The recent discussions about the wheel tax, the decision by the Indiana Department of Transportation to upgrade U.S. 30 sometime into the future, building a new road to access the Warsaw Tech Park, and the Husky Trail and Market Street reconstruction projects are central to the discussions. But most critical is the underfunding of the maintenance of our city streets and alleyways.
In addition to the age of our roads, the harsh winters with large temperature swings accentuate their degradation. I am not a road expert but our city is blessed with experts that can plan, engineer, construct, drain and solve the aging problems of our 124 miles of our roads and alleyways. We also utilize project design and engineering firms, when necessary, to help us with more complex road reconstruction issues.
What I can tell you is this: “Mill and fill” resurfacing is the most commonly utilized method to improve appearance and smoothness of the road while also sealing off and protecting the road base, which can deteriorate rapidly if exposed. It typically involves the top 2 inches of road surface. It is also expensive. As petroleum costs have skyrocketed, the cost of the petroleum based asphalt has also skyrocketed. This summer, the city resurfaced a long section of North Lake Street, Hickory Street, Frontage Road, Ranch Road, one more project if the weather cooperates, and set aside a portion for 2015 Market Street. We spent our entire road maintenance budget to do those projects with revenue from the state gasoline tax.
If the price of petroleum continues to edge down, asphalt prices may follow suit and allow us to resurface more roadways next summer. It may also stimulate more gasoline tax revenues through increased sales. The major local resurfacing project in 2015 will be Market Street from Argonne Road to east of Bronson Street.  We will also add more “mill and fill” projects as wheel tax revenue distributions become available.
Pavement typically needs retreatment every 10 years, depending on traffic volume and weather. The funding necessary to meet the 10-year cycle of “mill and fill” road restoration for all of our roads, is around $2 million a year. Current annual road funding, along with the additional revenue of the recently passed county wheel tax, won’t meet even one half of that total. A very large gap continues to exist. It becomes a challenge to just to keep up.
As a means of closing that funding gap, the city initiated a pilot program of pavement restoration that was just completed on La Vista Drive. The process involves a course of slurry and fine stone with a topcoat seal that chemically hardens. It fills widespread surface defects and restores the surface coat that protects the road base. It is about 40 percent of the cost of “mill and fill” and restores a sealed finish to the road.
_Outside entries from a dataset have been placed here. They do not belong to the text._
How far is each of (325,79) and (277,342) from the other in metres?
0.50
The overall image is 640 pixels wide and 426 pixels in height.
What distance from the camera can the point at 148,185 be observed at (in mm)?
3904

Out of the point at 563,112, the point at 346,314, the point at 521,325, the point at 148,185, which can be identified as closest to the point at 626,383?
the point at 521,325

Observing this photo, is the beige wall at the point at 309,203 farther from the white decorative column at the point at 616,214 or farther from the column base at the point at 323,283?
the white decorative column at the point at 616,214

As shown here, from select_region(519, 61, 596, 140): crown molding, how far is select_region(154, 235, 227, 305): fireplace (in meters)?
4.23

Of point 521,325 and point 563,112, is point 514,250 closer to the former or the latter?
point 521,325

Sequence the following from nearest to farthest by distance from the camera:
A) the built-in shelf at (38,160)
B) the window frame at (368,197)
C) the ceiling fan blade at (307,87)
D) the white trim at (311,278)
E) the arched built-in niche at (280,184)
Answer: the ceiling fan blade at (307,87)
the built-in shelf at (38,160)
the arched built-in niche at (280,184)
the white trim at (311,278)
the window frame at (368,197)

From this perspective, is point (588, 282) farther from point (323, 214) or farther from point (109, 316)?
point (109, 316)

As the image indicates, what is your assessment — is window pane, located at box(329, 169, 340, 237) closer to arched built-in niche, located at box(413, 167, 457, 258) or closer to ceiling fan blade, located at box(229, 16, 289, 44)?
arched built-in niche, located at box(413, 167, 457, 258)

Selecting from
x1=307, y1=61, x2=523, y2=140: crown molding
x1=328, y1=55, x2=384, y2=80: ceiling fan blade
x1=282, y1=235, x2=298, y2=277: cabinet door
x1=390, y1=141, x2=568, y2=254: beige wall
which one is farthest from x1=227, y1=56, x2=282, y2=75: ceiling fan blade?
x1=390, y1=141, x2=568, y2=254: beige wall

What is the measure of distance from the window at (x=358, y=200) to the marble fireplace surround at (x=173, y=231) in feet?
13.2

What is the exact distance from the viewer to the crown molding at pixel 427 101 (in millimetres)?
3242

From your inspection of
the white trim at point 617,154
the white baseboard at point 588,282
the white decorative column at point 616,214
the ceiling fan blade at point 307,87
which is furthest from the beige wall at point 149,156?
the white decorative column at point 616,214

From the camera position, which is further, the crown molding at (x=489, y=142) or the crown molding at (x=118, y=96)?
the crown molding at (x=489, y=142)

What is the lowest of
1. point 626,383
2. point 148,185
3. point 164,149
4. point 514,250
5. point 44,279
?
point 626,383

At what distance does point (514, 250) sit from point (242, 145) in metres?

We know the process is not as “gratifying” to the motorists as a smooth new blacktop and the process isn’t as “crisp.” We will weigh the pros and cons of the process, evaluate the performance of this method and then decide if this particular method will be used in the future. The end goal is to prevent road failure that requires much more expensive reconstruction. Please understand our goal is to do the most with what we have. I much appreciate your patience as we work to protect our roadways.